Siamo perciò nella situazione in cui non possiamo fallire e contemporaneamente non possiamo essere salvati. Ciò significa che dobbiamo cavarcela in gran parte da soli. Non solo. Significa anche che subiremo pressioni internazionali fortissime, in modo ufficiale ed anche in altri modi meno “pubblicizzabili”, affinchè facciamo quel che serve per ristabilire la fiducia dei mercati in noi. Il diktat della BCE, che ha dettato i saldi della manovra di Ferragosto a Tremonti, riuscendo persino a convincere l’inguaribile ed incosciente ottimismo di Berlusconi, ne è solo un primo timido assaggio. 

Sarà certamente una via crucis per il nostro paese, ma la dovremo percorrere. L’entità del dolore che dovremo sopportare dipenderà molto dal coraggio con cui l’affronteremo.

Quel che è certo è che, se aspettiamo a buttar giù le medicine delle varie manovre correttive imposte dalla BCE quando l’emergenza dei mercati ci impedisce di ignorarle, la strada è segnata ed è quella della Grecia e della spirale deficit-manovra-recessione-deficit. La Grecia due anni fa, quando venne alla luce la sua crisi, aveva un rapporto Debito-Pil di poco superiore al 100%. Dopo due anni di lacrime, sangue e recessione selvaggia, siamo arrivati al 150% circa. Tipico caso di inutile accanimento terapeutico con medicine sbagliate.

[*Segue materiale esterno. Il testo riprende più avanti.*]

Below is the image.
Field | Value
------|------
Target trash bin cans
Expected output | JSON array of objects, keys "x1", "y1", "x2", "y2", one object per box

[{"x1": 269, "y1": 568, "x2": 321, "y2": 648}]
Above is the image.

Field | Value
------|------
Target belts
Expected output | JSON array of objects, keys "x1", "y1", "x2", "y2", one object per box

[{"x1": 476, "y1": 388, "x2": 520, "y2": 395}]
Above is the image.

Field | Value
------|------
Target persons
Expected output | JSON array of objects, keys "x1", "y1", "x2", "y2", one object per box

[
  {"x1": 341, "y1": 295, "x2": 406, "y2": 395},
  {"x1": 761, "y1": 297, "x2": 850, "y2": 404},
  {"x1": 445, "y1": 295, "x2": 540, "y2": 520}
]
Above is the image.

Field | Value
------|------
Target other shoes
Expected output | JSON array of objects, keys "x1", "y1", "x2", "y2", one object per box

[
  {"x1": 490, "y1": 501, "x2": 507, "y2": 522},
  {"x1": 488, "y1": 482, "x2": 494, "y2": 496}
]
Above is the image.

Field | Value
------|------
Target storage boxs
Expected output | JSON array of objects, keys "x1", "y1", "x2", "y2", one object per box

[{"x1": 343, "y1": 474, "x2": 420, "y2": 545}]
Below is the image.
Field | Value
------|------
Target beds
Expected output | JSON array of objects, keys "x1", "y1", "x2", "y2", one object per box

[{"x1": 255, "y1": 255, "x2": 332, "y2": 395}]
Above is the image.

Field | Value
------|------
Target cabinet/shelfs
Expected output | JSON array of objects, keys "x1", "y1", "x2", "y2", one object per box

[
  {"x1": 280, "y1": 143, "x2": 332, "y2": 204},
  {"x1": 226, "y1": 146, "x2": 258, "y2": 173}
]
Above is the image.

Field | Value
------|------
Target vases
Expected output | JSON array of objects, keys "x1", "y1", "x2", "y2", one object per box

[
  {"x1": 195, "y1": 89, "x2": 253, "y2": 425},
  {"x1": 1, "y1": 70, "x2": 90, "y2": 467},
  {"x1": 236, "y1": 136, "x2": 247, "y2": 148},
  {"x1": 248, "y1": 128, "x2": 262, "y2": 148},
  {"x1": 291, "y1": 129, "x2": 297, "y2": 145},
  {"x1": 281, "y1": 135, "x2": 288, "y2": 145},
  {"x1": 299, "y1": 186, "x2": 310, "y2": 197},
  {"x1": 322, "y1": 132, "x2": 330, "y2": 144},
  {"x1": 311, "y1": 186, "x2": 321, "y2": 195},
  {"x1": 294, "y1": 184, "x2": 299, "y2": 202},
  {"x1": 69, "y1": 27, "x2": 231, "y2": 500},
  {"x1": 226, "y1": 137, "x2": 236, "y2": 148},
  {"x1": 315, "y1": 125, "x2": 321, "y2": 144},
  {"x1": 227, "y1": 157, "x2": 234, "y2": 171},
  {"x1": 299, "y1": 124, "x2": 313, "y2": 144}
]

Io penso che si debba percorrere un sentiero diverso, forse altrettanto doloroso, ma con maggiori probabilità di vedere gli sforzi ricompensati dal recupero di credibilità finanziaria e politica. La ricetta secondo me dovrebbe comprendere medicine politiche, finanziarie ed economiche.

 

LA MEDICINA FINANZIARIA

La dimensione raggiunta dal nostro debito ed il peso che ogni piccola variazione dei tassi ha sulla spesa pubblica complessiva rendono estremamente urgente aggredire lo stock del debito facendolo scendere in tempi rapidi di un ammontare intorno ai 500 miliardi. E’ una cifra imponente, ma tale da riportare il rapporto debito-pil poco sopra il 90%, facendogli fare un salto all’indietro di 25 anni e allineandolo alla media europea.

Per trovare tanti soldi è necessaria una manovra straordinaria patrimoniale una tantum, composta di due provvedimenti: la vendita di tutti gli immobili pubblici inutilizzati o male utilizzati e di tutte le partecipazioni pubbliche in attività economiche. Parecchie stime ipotizzano che un progetto ben combinato ad ampio raggio potrebbe fruttare dai 300 ai 400 miliardi. Assumiamo la cifra minore. La parte restante (200 miliardi) andrebbe recuperata con una imposta straordinaria sui patrimoni immobiliari e finanziari al di sopra di una certa soglia, che indicativamente potremmo ipotizzare in 500-800.000 euro e dovrebbe incidere intorno al 5% del patrimonio. Siccome la ricchezza nazionale è stimata in circa 9.000 miliardi di euro e si può ipotizzare che almeno metà di essa sia concentrata in patrimoni superiori alla soglia di esenzione, ecco i 200 miliardi che servono.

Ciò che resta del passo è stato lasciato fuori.